The Israeli-Palestinian conflict

With the revival of peace talks, "It's definitely moving in the right
direction," Pintak says.

Like other Mideast watchers, he thinks Arafat's death was key before
both sides could begin to talk again. With recent assassinations of
Hamas leaders, Israel has damaged the Hamas infrastructure, thereby
making the Palestinian Authority stronger. The acts against Hamas
have, though, radicalized Palestinians.

On stirrings of democracy around the Mideast

"You can't make a strong argument that (the push for democracy) is
happening because we invaded Iraq. But it is happening because the
U.S. is talking about democracy." Another factor is crucial, and often
overlooked in the West: "You cannot overstate the degree to which all
of this is connected to the revolution in media in the Arab world....
The raison d'etre (of Al Jazeera) is democracy in the Arab world."

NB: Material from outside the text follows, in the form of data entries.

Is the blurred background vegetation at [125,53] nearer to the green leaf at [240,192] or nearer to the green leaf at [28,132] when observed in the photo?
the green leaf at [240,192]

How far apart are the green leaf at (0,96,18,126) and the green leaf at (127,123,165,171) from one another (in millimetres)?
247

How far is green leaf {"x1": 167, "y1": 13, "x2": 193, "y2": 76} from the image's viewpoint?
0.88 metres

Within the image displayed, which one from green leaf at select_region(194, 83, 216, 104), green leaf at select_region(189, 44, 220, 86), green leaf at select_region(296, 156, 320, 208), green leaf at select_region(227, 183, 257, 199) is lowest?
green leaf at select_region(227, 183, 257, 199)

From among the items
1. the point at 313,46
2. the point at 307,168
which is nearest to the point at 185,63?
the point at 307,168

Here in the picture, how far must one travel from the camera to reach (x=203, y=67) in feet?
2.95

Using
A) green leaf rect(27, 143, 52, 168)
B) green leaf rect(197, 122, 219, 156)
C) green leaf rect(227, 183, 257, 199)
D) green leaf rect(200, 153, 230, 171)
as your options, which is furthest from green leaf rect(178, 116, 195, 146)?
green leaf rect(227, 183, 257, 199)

People in Morocco are hearing Saudi exiles and Sharon interviewed on
TV. TV brought awareness of the Orange Revolution in the Ukraine. That
emboldened Lebanese working for change.

Pintak says Americans fail to understand why many people in Mideast
nations feel such great animosity toward the United States. "They hate
us because we're seen as an imperial power through our use of arms,
and through economic hegemony."

He's writing a book now on what he describes as "the disconnect of
world views between the U.S., particularly our leaders in Washington,
and the rest of the world, particularly the Muslim world."